Your assignment:
Skip the pictures and copy all the data that follows exactly.
··· Data for analysis ···
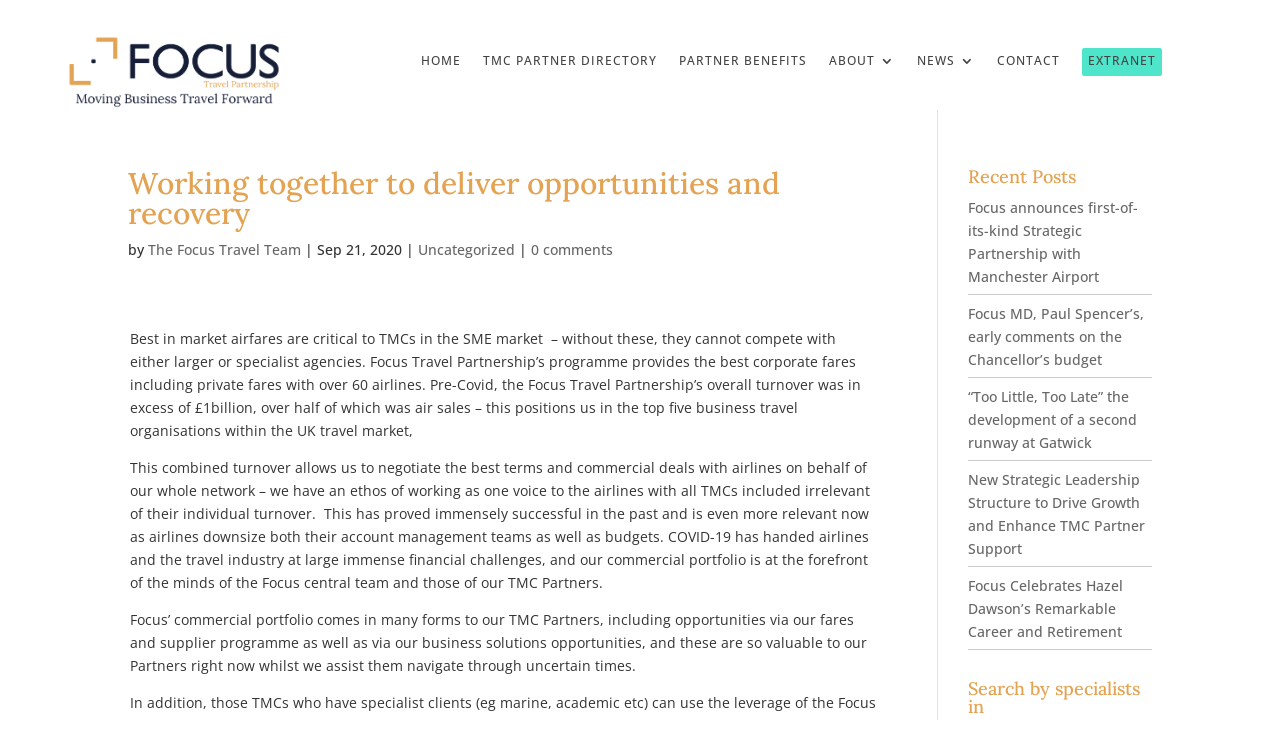

--- FILE ---
content_type: text/css; charset=UTF-8
request_url: https://focustravel.uk/wp-content/et-cache/3652/et-core-unified-3652.min.css?ver=1754694183
body_size: 405
content:
.cta-button{margin-top:-12px}.cta-button a{margin-top:-6px;padding:6px 6px 0 6px!important;color:white!important;border-radius:2px;background:#4EE5CB}.cta-button a:hover{color:white!important;background:#000000}li#menu-item-1523.cta-button a,li#menu-item-1523.cta-button a:hover{color:#ffffff!important}.et_pb_cstm_fullwidth .header-content{margin-top:20px;background:#E3A352;display:inline-block;border-bottom:15px solid #171F29;border-radius:4px;padding:15px!important}.et_pb_cstm_fullwidth a.et_pb_button_one{float:right}a.et_pb_button{background-color:#4EE5CB}a:hover.et_pb_button{background-color:#171F29!important}.et_mobile_nav_menu{position:absolute;top:-156px!important;right:-33px}@media only screen and (max-width:980px){.mobile_nav.opened .mobile_menu_bar:before{color:#4EE5CB!important}.et_pb_menu .et_mobile_menu{top:150px;left:-205px!important}}.et_pb_menu_0_tb_header.et_pb_menu .et_mobile_menu{width:255px}.ff-search{visibility:hidden}@media only screen and (max-width:480px){.custom_header .et_pb_column_0_tb_header{margin-bottom:0px!important}.et_pb_menu__wrap .mobile_menu_bar:before{top:30px}}.widget_recent_entries li{border-bottom:1px solid #ccc!important;padding-bottom:6px}.flex-row-wrapper .et_pb_column{display:flex}.et_pb_post .entry-featured-image-url{display:block;position:relative;margin-bottom:30px;padding:1px}.et_pb_image_container{margin:0px 0px 29px}.et_blog_grid_equal_height article{overflow:hidden}body ul.geodir-category-list-view.geodir-gridview>li{margin-bottom:0px}.geodir-image-container .geodir-image-sizes-medium_large,.geodir-image-wrapper{border:1px solid #ccc;padding:8px 0 0 0;margin-bottom:10px!important}.map_entry_title,.gd-rating-info-wrap,.gd-list-rating-stars{display:none!important}.gd-bubble .geodir-entry-title,.gd-bubble .geodir-field-post_title{display:none!important}.gd-bubble .geodir_post_meta_title,.gd-list-favorite{display:none}.gd-bubble span.gm-style,.gm-style-iw-d{overflow:hidden}.gd-bubble span.main_map_wrapper,.gm-style .gm-style-iw{min-height:269px!important}.et_pb_section{padding:0 2px!important}.et_section_regular{z-index:0}body .geodir-search-container{z-index:99999}.geodir-search{z-index:9999}.geodir-loc-bar{z-index:99999!important}div.partnersearchbar,.searchbar{z-index:99999!important}div.partnermainblock,.partnerblock{z-index:2!important}.geodir-loc-bar-in{background:#ccc;border:none;padding:5px}.main_map_wrapper .gm-style .gm-style-iw{min-height:330px!important;max-height:330px!important}#resultsinfo.p{margin-bottom:0px!important}a.main-content,a:active.main-content{color:black}.geodir-search select option[value="32"]{display:none}.geodir-list-view-select{display:none}.geodir-field-post_tags a{color:#E3A352!important}.geodir-image-container ul.geodir-images li img{min-width:auto!important;width:auto!important}.et_pb_gallery_title,.mfp-gallery .mfp-title{display:none}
···
Result of the exercise:
--- FILE ---
content_type: text/css; charset=UTF-8
request_url: https://focustravel.uk/wp-content/et-cache/3652/et-core-unified-3652.min.css?ver=1754694183
body_size: 405
content:
.cta-button{margin-top:-12px}.cta-button a{margin-top:-6px;padding:6px 6px 0 6px!important;color:white!important;border-radius:2px;background:#4EE5CB}.cta-button a:hover{color:white!important;background:#000000}li#menu-item-1523.cta-button a,li#menu-item-1523.cta-button a:hover{color:#ffffff!important}.et_pb_cstm_fullwidth .header-content{margin-top:20px;background:#E3A352;display:inline-block;border-bottom:15px solid #171F29;border-radius:4px;padding:15px!important}.et_pb_cstm_fullwidth a.et_pb_button_one{float:right}a.et_pb_button{background-color:#4EE5CB}a:hover.et_pb_button{background-color:#171F29!important}.et_mobile_nav_menu{position:absolute;top:-156px!important;right:-33px}@media only screen and (max-width:980px){.mobile_nav.opened .mobile_menu_bar:before{color:#4EE5CB!important}.et_pb_menu .et_mobile_menu{top:150px;left:-205px!important}}.et_pb_menu_0_tb_header.et_pb_menu .et_mobile_menu{width:255px}.ff-search{visibility:hidden}@media only screen and (max-width:480px){.custom_header .et_pb_column_0_tb_header{margin-bottom:0px!important}.et_pb_menu__wrap .mobile_menu_bar:before{top:30px}}.widget_recent_entries li{border-bottom:1px solid #ccc!important;padding-bottom:6px}.flex-row-wrapper .et_pb_column{display:flex}.et_pb_post .entry-featured-image-url{display:block;position:relative;margin-bottom:30px;padding:1px}.et_pb_image_container{margin:0px 0px 29px}.et_blog_grid_equal_height article{overflow:hidden}body ul.geodir-category-list-view.geodir-gridview>li{margin-bottom:0px}.geodir-image-container .geodir-image-sizes-medium_large,.geodir-image-wrapper{border:1px solid #ccc;padding:8px 0 0 0;margin-bottom:10px!important}.map_entry_title,.gd-rating-info-wrap,.gd-list-rating-stars{display:none!important}.gd-bubble .geodir-entry-title,.gd-bubble .geodir-field-post_title{display:none!important}.gd-bubble .geodir_post_meta_title,.gd-list-favorite{display:none}.gd-bubble span.gm-style,.gm-style-iw-d{overflow:hidden}.gd-bubble span.main_map_wrapper,.gm-style .gm-style-iw{min-height:269px!important}.et_pb_section{padding:0 2px!important}.et_section_regular{z-index:0}body .geodir-search-container{z-index:99999}.geodir-search{z-index:9999}.geodir-loc-bar{z-index:99999!important}div.partnersearchbar,.searchbar{z-index:99999!important}div.partnermainblock,.partnerblock{z-index:2!important}.geodir-loc-bar-in{background:#ccc;border:none;padding:5px}.main_map_wrapper .gm-style .gm-style-iw{min-height:330px!important;max-height:330px!important}#resultsinfo.p{margin-bottom:0px!important}a.main-content,a:active.main-content{color:black}.geodir-search select option[value="32"]{display:none}.geodir-list-view-select{display:none}.geodir-field-post_tags a{color:#E3A352!important}.geodir-image-container ul.geodir-images li img{min-width:auto!important;width:auto!important}.et_pb_gallery_title,.mfp-gallery .mfp-title{display:none}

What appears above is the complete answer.